Pre-draft measurables
| Height | Weight | Arm length | Hand span | 40-yard dash | 10-yard split | 20-yard split | 20-yard shuttle | Vertical jump | Broad jump | Bench press |
| 6 ft 6 in (1.98 m) | 257 lb (117 kg) | 32+1⁄2 in (0.83 m) | 10+1⁄8 in (0.26 m) | 4.57 s | 1.59 s | 2.64 s | 4.45 s | 39 in (0.99 m) | 11 ft 2 in (3.40 m) | 18 reps |
All values are from NFL Combine

===Minnesota Vikings===
Hodges was selected by the Minnesota Vikings, in the sixth round, 201st overall, in the 2017 NFL draft. He was the second Hokie off the board, joining safety Chuck Clark, who went earlier in the sixth round to the Baltimore Ravens. Hodges ended up being the 13th tight end off the board. He was the first offensive player selected from Virginia Tech since quarterback Logan Thomas (now a tight end) went to the Cardinals in the 2014 NFL draft. On September 3, 2017, Hodges was waived/injured by the Vikings and placed on injured reserve. He was released on September 12, 2017.

===Carolina Panthers===
On September 15, 2017, Hodges was signed to the practice squad of the Carolina Panthers. He was released on October 31, 2017.
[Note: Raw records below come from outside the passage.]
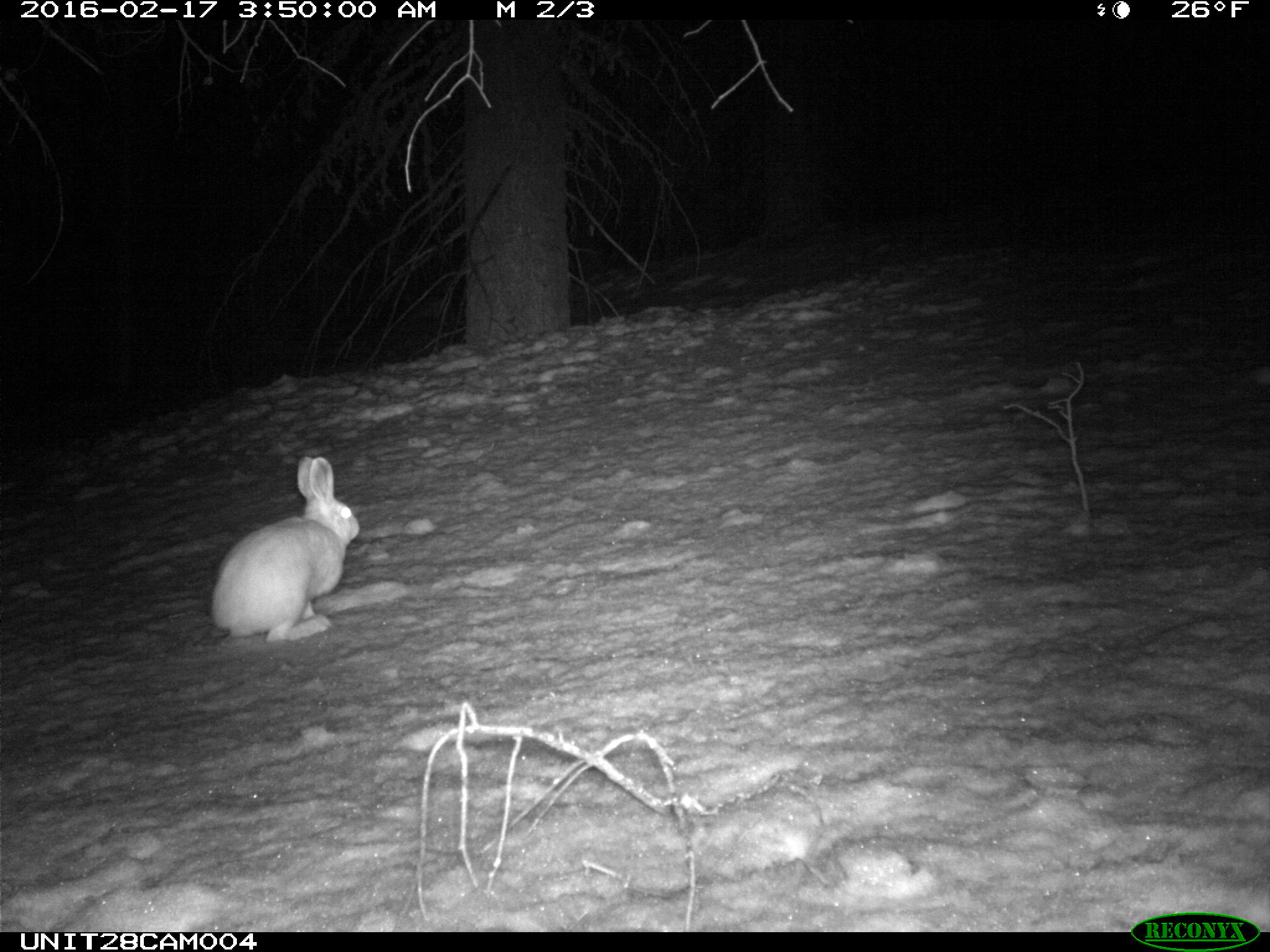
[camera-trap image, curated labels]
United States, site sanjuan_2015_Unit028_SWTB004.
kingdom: Animalia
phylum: Chordata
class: Mammalia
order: Lagomorpha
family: Leporidae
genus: Lepus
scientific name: Lepus americanus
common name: snowshoe hare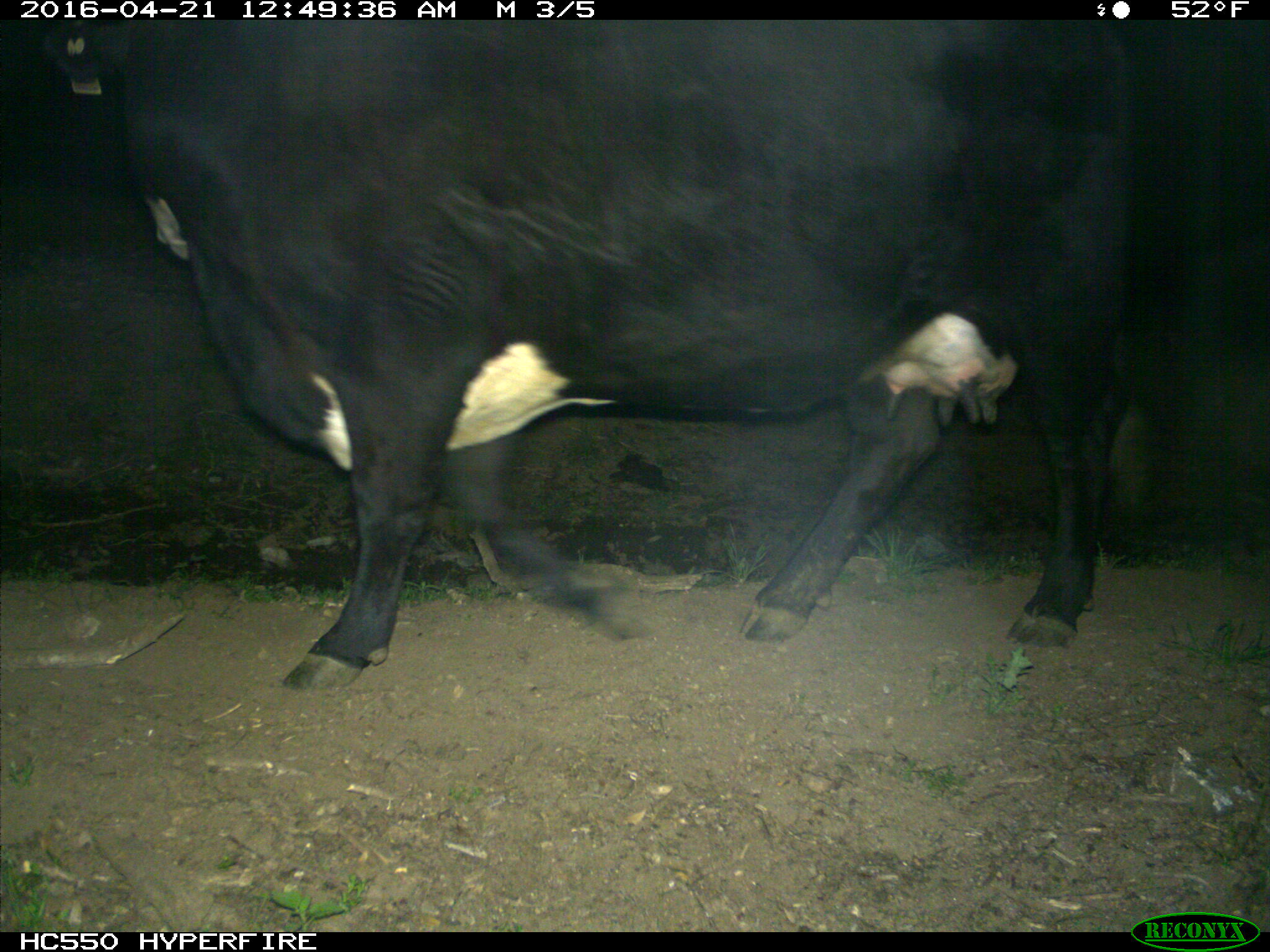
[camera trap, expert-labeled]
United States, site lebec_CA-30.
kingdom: Animalia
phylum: Chordata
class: Mammalia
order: Artiodactyla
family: Bovidae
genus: Bos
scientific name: Bos taurus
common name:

===New York Jets (first stint)===
On April 3, 2018, Hodges signed with the New York Jets. He was released on July 29, 2018.

===Pittsburgh Steelers===
On August 2, 2018, Hodges signed with the Pittsburgh Steelers.
 He was waived on September 1, 2018, and was signed to the practice squad the next day. He signed a reserve/future contract with the Steelers on January 2, 2019. He was waived on April 25, 2019.

===New York Jets (second stint)===
On July 24, 2019, Hodges signed with the New York Jets, but was waived/injured on August 3. He was placed on injured reserve after clearing waivers on August 4. He was placed on the exempt/left squad list on September 3, 2019, and waived from the list on October 1.

Hodges worked out for the Washington Redskins on November 12, 2019.

He was selected by the Generals of The Spring League in their player selection draft on October 10, 2020.

===Edmonton Elks===

The Edmonton Elks announced the signing of Hodges on January 26, 2022. Hodges was released by the Elks on May 12, 2022, before the start of training camp.